# Patriam amare debemus



## bluetoonwithcarrotandnail

Three questions 
*
Moderator Note: Other questions snipped.  Please ask one question at a time.*

2.  The complementary infinitive does not need a subject repeated. 

This is like saying that the following sentence, 'Patriam amare debemus' 
does not need the word Patriam repeated, correct?


----------



## brian

I don't understand your question........  How else would you say it??


----------



## Anne345

It's not a complementary infinitive ! 

debeo : 
*With inf.*, to be bound, in duty bound to do something; I ought, must, should, etc., do it (in class. prose always in the sense of moral necessity... 
(Charlton T. Lewis, Charles Short, A Latin Dictionary)


----------



## Flaminius

bluetoonwithcarrotandnail said:


> 2.  The complementary infinitive does not need a subject repeated.
> 
> This is like saying that the following sentence, 'Patriam amare debemus'
> does not need the word Patriam repeated, correct?


I am not sure what the construction of _patriam amare debemus_ is called (*Anne345*, maybe you could kindly help?   ) but it is true that this construction "does not need a subject repeated."

The subject of both _amare_ and _debemus_ is "we" (this is represented as the first person plural conjugation _-mus_ and does not have any separate form).  _Patriam_, which is cast in the accusative form, is the object of _amare_; it cannot be the subject of either verb.

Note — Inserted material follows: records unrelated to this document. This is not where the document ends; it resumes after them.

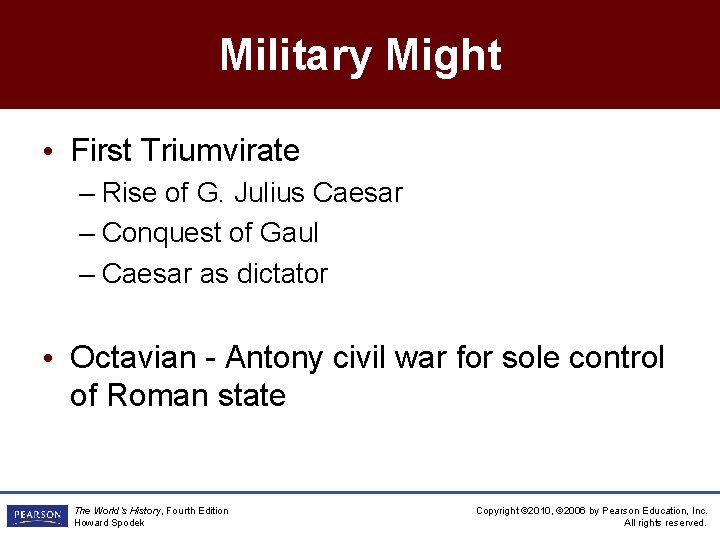 Military Might

• First Triumvirate
– Rise of G. Julius Caesar
– Conquest of Gaul
– Caesar as dictator

• Octavian - Antony civil war for sole control of Roman state

PEARSON

The World's History, Fourth Edition
Howard Spodek

Copyright ©2010, ©2006 by Pearson Education, Inc.
All rights reserved.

If the subject were to be repeated, we would get something like;
debemus nos amare patriam.

However, _nos_ here does not sound very well and perhaps is ungrammatical.


----------



## Cagey

I admire Flaminius' clear explanation. 



> I am not sure what the construction of patriam amare debemus is called....



_Amare_ in the construction _amare debemus_ is indeed what is called a 'complementary infinitive'  according to the terminology commonly used in by Latin textbooks and grammars in the US.    

I assume that Anne uses other terminology.


----------



## rainbowizard

The whole sentence with _debeo_ is unusual... To evidence the logical subject (_Patria)_ and the people who have to love it (_nos)_ I think it's better a passive periphrases:

Patria nobis amanda est


----------



## Cagey

rainbowizard said:


> The whole sentence with _debeo_ is unusual... To evidence the logical subject (_Patria)_ and the people who have to love it (_nos)_ I think it's better a passive periphrases:
> 
> Patria nobis amanda est



Yes, that is another way to express the idea and you might prefer it for stylistic reasons. 

However, the construction being discussed is perfectly good Latin:
_quem omnes amare meritissimo debemus,_ Cic. de Or. 1, 55, 23​


----------



## Anne345

_Omnes debemus ? _


----------



## Flaminius

Anne345 said:


> _Omnes debemus ? _


Of which an implied construction is _nos omnes debemus_.  I have merrily called subjects of this type "appositional subjects" but authoritative references may have a different name for it.


----------